CONSIGNES:
1 - D'après le texte sur l'exode de la Terre, combien de générations d'humains cet exode concerne-t-il ?
2 - Reprenez, s'il vous plaît, le texte sur l'exode de la Terre à la suite de sa dernière phrase et poursuivez-le.

TEXTE:
Les partisans de la Terre ont finalement gain de cause car « Seul un écosystème de la taille de la Terre et son cycle écologique d'une extraordinaire vigueur, sera capable de perpétuer la vie. Si l'humanité part dans l'espace en abandonnant sa Terre, elle sera comme un nouveau-né privé de sa mère au milieu d'un désert ».

Du fait des progrès de la technologie, et au moyen de propulseurs surpuissants, nous assistons aux différentes étapes de l'émigration depuis l'Ere du freinage, lorsque les propulseurs interrompent la rotation de la Terre en générant une poussée de sens inverse du mouvement de la planète, jusqu'à l'Ere néosolaire permettant de rallier l'orbite de Proxima du Centaure. En passant par la fuite, l'errance, dont vous imaginez bien les difficultés…Un exode de deux mille cinq cent ans qui concerne ainsi cent générations d'humains, contraints de vivre terrés.

DONNÉES FOURNIES:

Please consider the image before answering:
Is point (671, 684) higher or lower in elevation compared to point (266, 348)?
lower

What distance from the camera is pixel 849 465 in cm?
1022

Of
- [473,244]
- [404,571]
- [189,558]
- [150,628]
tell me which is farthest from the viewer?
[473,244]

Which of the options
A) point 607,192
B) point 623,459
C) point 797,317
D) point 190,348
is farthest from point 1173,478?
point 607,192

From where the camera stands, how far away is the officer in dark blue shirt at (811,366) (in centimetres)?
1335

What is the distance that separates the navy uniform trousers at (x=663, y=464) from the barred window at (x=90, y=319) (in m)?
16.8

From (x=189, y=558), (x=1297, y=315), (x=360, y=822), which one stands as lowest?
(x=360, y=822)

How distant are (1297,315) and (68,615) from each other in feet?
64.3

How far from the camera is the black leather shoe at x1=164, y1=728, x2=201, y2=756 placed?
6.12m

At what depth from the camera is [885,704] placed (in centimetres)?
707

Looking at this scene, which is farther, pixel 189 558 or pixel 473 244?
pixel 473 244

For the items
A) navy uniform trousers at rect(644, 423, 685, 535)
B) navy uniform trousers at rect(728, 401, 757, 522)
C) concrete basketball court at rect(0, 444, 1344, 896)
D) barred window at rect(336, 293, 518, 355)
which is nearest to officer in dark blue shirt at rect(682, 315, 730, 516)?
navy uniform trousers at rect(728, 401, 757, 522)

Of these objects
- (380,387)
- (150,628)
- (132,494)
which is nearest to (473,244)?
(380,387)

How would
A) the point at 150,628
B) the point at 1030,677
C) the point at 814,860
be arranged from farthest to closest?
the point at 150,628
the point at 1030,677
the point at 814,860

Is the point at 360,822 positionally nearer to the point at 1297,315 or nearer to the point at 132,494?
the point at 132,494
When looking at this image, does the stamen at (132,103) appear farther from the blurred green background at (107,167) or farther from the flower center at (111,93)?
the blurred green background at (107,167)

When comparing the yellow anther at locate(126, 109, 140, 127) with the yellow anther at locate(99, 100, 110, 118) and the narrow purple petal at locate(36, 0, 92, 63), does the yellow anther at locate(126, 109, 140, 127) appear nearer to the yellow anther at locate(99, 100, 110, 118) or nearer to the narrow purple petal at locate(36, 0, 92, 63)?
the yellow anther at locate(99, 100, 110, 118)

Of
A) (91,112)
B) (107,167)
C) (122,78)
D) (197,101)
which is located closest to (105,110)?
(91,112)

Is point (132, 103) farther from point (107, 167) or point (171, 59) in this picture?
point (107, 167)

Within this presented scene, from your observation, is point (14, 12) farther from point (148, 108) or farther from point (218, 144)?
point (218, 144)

RÉPONSES:
1 - Il concerne cent générations d'humains.

2 -
Au-delà des aspects scientifiques qui expliquent les étapes de ce processus inimaginable, ce qui est passionnant sont les impacts que développe Cixin Liu d'une telle épopée, impacts terrestres, climatiques, phénomènes physiques, mais surtout impacts sur les humains. Désirs, craintes, centres d'intérêt, organisation sociétale sont détaillés et, fait passionnant, la culture chinoise imprègne le récit. Il m'est d'avis, comme nous en discutions avec @Indimoon (dont la critique sur ce livre est selon moi une référence) que nombre de réactions ne seraient pas les mêmes si ce récit avait été imaginé et écrit par un auteur occidental. Que ce soit le respect strict et soumis de protocoles d'urgence pour évacuer les lieux alors qu'une vague de lave se répand dans les souterrains, ou la mise en sommeil des sentiments amoureux en cette période où la survie est devenue la priorité absolue, la culture chinoise donne au récit une coloration singulière.

« A vrai dire, cela ne fait que trois ou quatre siècles que les humains ont peur du soleil. Autrefois, les hommes n'étaient pas atteints d'héliophobie, comme nous. Au contraire, le Soleil était à leurs yeux un symbole de noblesse et de gloire. En ce temps-là, lorsque la Terre tournait encore autour de son axe, les hommes assistaient chaque jour au lever et au coucher du soleil. Ils acclamaient l'aube et admiraient le crépuscule ! ».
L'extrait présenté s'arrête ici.